Alzò una mano e me la poggiò sulla spalla: - Spero di vederlo presto. Ora torno a letto, ma prima levami una curiosità: perché l'hai chiamato Ordesmond?
- Da Baudelaire - fui telegrafico, tanto non avrebbe capito.
- Ah, Ordesmond: hors de ce monde! Adoro quella poesia. - Mi sembrò che sorridesse, ed era il primo sorriso che percepivo da quando mi trovavo nella Casa Giardino.
- E tu a che punto stai?
- Credo che mi toccherà ritirarmi, non resisto più a guardare. Non voglio finire come Matiasevic. - La sua voce soffocata era simile al rantolo del Kiutcke quando viene trascinato in superficie.
- Vuoi provare il mio collirio? E' abbastanza buono - presi dalla tasca il Virsus - mettine domani due gocce appena sveglio.
La mattina dopo mi alzai presto per fare a Bill un posto nel mio mondo, anche se non l'aveva chiesto. Lo trasformai in un triottolo, una forma di vita molto evoluta, dal carattere allegro, e con grande libertà di movimenti: poteva avvolgersi, roteare, e, soprattutto, volare.
Dopo qualche minuto sentii il ticchettio dei passi di Yoko che si dirigeva alla sua cabina. Eravamo soli: adesso o mai più.
- Yoko, hai pensato a un posto per me, allora?
La voce era scostante: - Non ne hai bisogno. Nel mio mondo c'è posto per tutti.
- Vorrà dire che nel mio sarai un tolpo - e presi a tamburellare a caso coi polpastrelli sulla tastiera - Un pedalopodo miope di prima generazione.
- Ehi! Niente scherzi
Ma io non scherzavo, e lo capì.
Restai in silenzio costringendola a trovarmi solo in base al ricordo sonoro. Dopo qualche collisione con le altre cabine bussò alla mia. Si sparse intorno un odore di viole.

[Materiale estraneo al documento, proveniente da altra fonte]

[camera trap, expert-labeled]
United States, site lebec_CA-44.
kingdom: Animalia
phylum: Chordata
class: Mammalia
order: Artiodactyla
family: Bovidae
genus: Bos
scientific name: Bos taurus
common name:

- Ma ti rendi conto o no che il mio è un mondo giusto? Non posso fare favori. Anche a Spiros ho detto di no. E poi, a Bill l'hai chiesto? Il suo mondo neppure lo conosci, ma pretendi un posto nel mio.
- Vuoi dare un'occhiata a come ci si sente a essere un tolpo?
Bisbigliò: - Ok, ok: hai vinto.
E così divenni un sifrogrante, impegnato solo in studio e ricerche. Anche nel suo mondo perfetto esistevano divisione del lavoro e gerarchia.
Soddisfatto, lavorai benissimo fino alle 14.
Trovai Bill già a tavola: - Come vanno gli occhi?
- Un po' meglio, grazie, ma bruciano ancora. Oggi pomeriggio li riposo. - Restai meravigliato: non era possibile che, messo per la prima volta, Virsus non l'avesse fatto urlare di felicità. Ma non c'era più tempo per pensieri che non fossero finire Ordesmond.